Souviens-toi… l’été dernier.
Réalisation : Jim Gillespie.
Scénario : Kevin Williamson.
Production : Stokely Chaffin, Erik Feig et Neal H. Moritz.
Musique : John Debney.
Société de production : Mandalay Entertainment, Original Film et Summer Knowledge LLC.
Distributeur : Columbia Pictures.
Date de sortie USA : 17 octobre 1997.
Date de sortie française : 28 janvier 1998.
Titre original : I Know What You Did Last Summer.
Durée : 1h41.
Budget : 17 millions de dollars.
Box-office mondial : 125,6 millions de dollars.
Box-office USA : 72,6 millions de dollars.
Entrées françaises : 1 274 890 entrées.
Résumé.
Une nuit d’été, Julie, Helen, Barry et Ray percutent un homme sur la route. Sous la panique, ils dissimulent le corps après l’avoir achevé.
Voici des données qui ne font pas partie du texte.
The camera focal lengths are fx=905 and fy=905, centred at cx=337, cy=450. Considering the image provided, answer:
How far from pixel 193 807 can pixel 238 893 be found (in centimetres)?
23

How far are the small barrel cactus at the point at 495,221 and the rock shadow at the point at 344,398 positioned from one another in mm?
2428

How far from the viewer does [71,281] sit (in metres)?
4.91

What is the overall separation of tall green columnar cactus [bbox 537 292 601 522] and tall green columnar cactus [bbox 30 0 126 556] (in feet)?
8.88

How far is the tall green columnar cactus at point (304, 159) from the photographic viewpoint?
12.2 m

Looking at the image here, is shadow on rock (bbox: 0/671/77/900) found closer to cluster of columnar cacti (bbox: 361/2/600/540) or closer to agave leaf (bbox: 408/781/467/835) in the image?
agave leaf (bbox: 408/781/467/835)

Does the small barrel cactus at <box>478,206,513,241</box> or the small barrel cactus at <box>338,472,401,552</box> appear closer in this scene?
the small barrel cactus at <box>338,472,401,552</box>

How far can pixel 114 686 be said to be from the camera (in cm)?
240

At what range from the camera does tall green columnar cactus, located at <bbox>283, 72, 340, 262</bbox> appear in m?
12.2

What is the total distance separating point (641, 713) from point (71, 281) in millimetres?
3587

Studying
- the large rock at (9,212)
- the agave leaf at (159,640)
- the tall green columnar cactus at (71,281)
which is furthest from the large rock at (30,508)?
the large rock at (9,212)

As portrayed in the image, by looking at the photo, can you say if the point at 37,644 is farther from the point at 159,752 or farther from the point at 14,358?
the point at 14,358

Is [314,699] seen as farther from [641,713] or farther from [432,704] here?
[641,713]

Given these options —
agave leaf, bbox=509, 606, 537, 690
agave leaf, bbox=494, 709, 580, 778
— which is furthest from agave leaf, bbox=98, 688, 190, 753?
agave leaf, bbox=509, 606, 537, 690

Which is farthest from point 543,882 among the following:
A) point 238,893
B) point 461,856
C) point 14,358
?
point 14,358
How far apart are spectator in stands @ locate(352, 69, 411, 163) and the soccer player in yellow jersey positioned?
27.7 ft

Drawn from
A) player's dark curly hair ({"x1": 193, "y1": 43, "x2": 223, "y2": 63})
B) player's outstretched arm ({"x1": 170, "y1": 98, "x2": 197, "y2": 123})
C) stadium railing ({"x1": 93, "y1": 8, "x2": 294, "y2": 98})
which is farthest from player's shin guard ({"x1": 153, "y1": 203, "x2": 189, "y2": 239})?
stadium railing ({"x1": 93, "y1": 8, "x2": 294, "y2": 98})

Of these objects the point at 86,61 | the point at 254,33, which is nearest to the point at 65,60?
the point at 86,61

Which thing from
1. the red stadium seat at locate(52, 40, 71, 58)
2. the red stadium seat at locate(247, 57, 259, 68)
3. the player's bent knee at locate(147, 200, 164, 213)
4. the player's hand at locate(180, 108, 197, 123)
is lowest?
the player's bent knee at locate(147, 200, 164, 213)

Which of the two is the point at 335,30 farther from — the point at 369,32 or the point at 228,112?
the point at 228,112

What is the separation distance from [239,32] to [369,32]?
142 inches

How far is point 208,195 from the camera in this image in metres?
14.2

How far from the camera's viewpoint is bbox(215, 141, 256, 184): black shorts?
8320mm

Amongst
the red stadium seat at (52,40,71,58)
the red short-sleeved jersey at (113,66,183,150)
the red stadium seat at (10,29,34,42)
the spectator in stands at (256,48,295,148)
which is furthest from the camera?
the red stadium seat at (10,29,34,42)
Un an plus tard, quelqu’un leur rappelle leur crime.
Casting de Souviens-toi… l’été dernier.
Julie James : Jennifer Love Hewitt (VF : Magali Barney).
Helen Shivers : Sarah Michelle Gellar (VF : Valérie Siclay).
Barry William Cox : Ryan Phillippe (VF : David Krüger).
Ray Bronson : Freddie Prinze Jr. (VF : Pierre Tessier).
Elsa Shivers : Bridgette Wilson (VF : Marjorie Frantz).
Max Neurick : Johnny Galecki (VF : Lionel Melet).
Melissa « Missy » Egan : Anne Heche (VF : Sophie Arthuys).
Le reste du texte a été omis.